GPU porting of scalable implicit solver with Green's function-based neural networks by OpenACC
Parallel Programming Languages and Models
TimeSunday, 14 November 202110:30am - 11am CST
DescriptionWith the development of diverse computer architectures and diverse HPC applications, it is desirable to make performance portable applications that run on multiple architectures with relatively low development cost. Directive based programming models such as OpenACC have been developed for such purpose, and have been used successfully to port many equation-based HPC applications.

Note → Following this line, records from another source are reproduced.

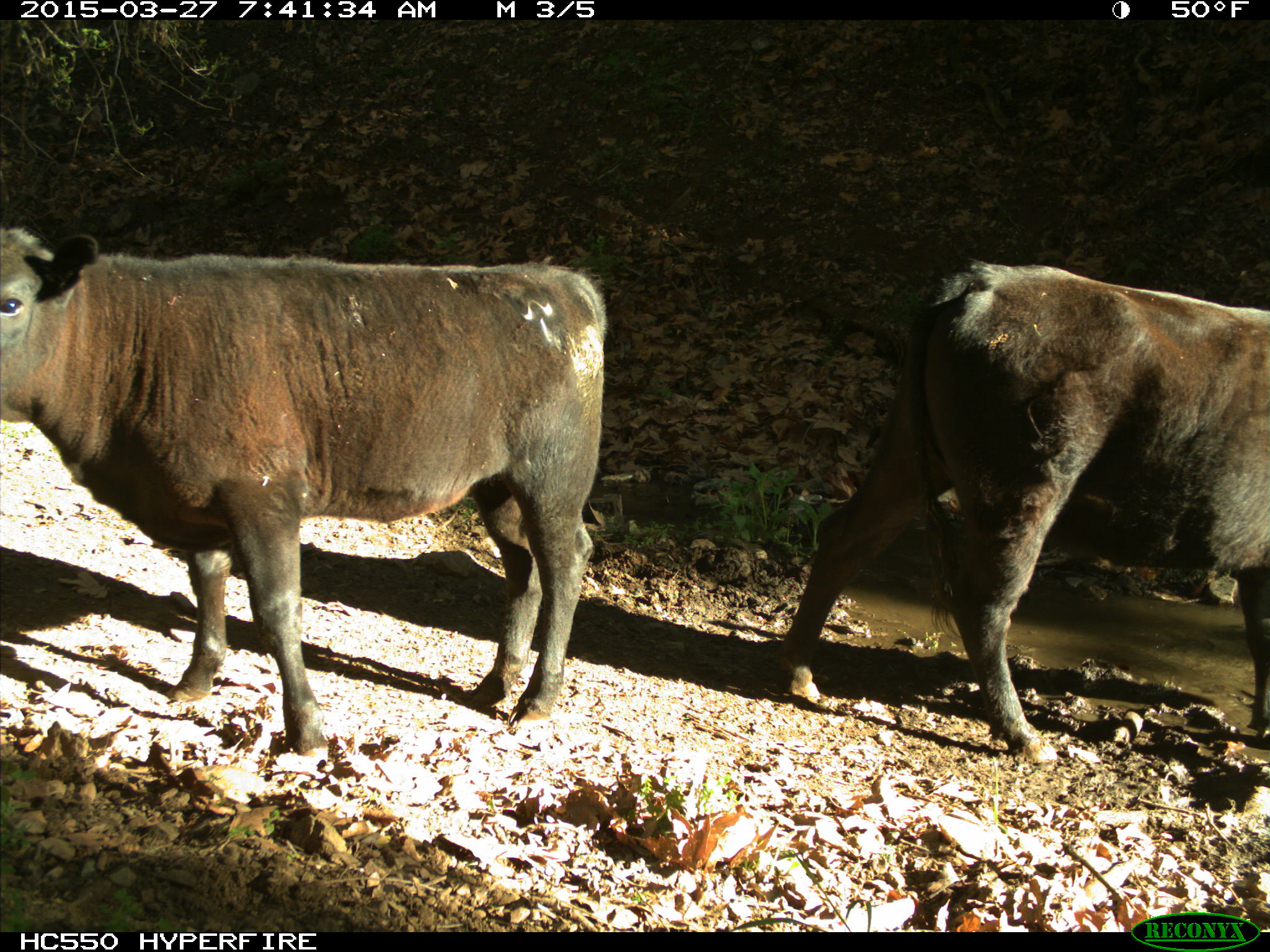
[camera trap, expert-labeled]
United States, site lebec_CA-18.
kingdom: Animalia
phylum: Chordata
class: Mammalia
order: Artiodactyla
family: Bovidae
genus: Bos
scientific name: Bos taurus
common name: domestic cow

As an example of porting of a class of HPC applications comprising both data-analytics methods and equation-based methods, we port an implicit solver with a neural network (NN)-type preconditioner for solving large-scale partial differential equation (PDE)-based problems. The scalable preconditioner is based on the Green's functions reflecting properties of the target PDE, which improves the accuracy and efficiency of using NNs for solving PDE-based problems. By kernel algorithm design suitable for the computer architecture and use of OpenACC, we enabled high performance on recent GPUs with relatively low development cost. Here, 64.4% of FP64 peak was obtained on ABCI's compute nodes equipped with NVIDIA A100 GPUs, leading to 2.54-fold speedup from a highly-tuned GPU implementation of a widely used PDE solver algorithm and 38.9-fold speedup from OpenMP-based CPU implementation running on the same system. Furthermore, 83.4% weak scalability was obtained from 8 to 256 A100 GPUs on the ABCI system, enabling solving large scale problems of up to 25.7 billion degrees-of-freedom with high performance.